_Given instruction_
Return, unchanged, the lines of the listing from the one containing "Based on their" through the end of the listing, inclusive.

_Extracted data_
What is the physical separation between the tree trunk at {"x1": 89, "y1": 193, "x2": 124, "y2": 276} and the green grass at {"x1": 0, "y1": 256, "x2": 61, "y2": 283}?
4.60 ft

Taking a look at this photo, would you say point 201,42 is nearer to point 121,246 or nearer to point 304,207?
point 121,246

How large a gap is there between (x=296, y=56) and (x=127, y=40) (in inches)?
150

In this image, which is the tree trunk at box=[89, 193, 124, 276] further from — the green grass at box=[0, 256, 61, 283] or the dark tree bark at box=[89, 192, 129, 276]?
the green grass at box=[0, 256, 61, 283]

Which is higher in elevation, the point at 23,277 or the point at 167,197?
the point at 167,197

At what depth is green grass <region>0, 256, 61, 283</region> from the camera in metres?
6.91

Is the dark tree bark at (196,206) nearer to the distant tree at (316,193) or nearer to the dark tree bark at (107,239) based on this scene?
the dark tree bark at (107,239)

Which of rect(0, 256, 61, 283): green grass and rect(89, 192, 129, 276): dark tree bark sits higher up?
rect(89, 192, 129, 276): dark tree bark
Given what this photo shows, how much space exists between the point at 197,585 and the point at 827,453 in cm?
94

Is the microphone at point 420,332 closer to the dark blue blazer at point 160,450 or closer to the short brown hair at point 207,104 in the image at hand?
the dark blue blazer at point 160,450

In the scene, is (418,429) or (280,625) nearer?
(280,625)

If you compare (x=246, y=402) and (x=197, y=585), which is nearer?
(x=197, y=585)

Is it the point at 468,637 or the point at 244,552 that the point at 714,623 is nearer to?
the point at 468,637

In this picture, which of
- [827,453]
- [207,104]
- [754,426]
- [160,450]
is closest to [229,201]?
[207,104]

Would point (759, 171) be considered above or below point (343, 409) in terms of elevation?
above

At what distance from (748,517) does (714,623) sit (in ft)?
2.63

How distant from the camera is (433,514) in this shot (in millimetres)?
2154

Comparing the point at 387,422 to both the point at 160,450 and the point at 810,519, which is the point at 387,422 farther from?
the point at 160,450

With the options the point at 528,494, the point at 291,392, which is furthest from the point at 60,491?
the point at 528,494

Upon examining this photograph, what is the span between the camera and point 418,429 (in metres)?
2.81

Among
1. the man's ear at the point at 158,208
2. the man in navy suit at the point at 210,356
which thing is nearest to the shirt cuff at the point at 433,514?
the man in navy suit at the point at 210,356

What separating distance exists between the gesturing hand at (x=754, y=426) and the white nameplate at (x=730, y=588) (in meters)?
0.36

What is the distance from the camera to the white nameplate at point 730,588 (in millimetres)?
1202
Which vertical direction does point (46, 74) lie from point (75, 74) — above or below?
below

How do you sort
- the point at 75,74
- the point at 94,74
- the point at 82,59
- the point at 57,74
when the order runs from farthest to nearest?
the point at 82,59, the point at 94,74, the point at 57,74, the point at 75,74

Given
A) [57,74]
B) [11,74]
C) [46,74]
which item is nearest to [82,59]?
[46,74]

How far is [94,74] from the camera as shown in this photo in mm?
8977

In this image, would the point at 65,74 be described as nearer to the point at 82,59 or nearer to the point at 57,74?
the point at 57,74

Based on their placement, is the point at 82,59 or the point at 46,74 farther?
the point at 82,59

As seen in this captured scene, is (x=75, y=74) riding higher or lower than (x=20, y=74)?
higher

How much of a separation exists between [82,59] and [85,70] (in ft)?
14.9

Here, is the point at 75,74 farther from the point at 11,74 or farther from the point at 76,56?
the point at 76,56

_Exercise result_
Based on their placement, is the point at 82,59 or the point at 46,74 farther?
the point at 82,59

As seen in this captured scene, is (x=75, y=74) riding higher or lower than (x=20, y=74)?
higher

How much of a separation exists between [82,59] and [85,70] (in ft)?
14.9

Here, is the point at 75,74 farther from the point at 11,74 or farther from the point at 76,56?
the point at 76,56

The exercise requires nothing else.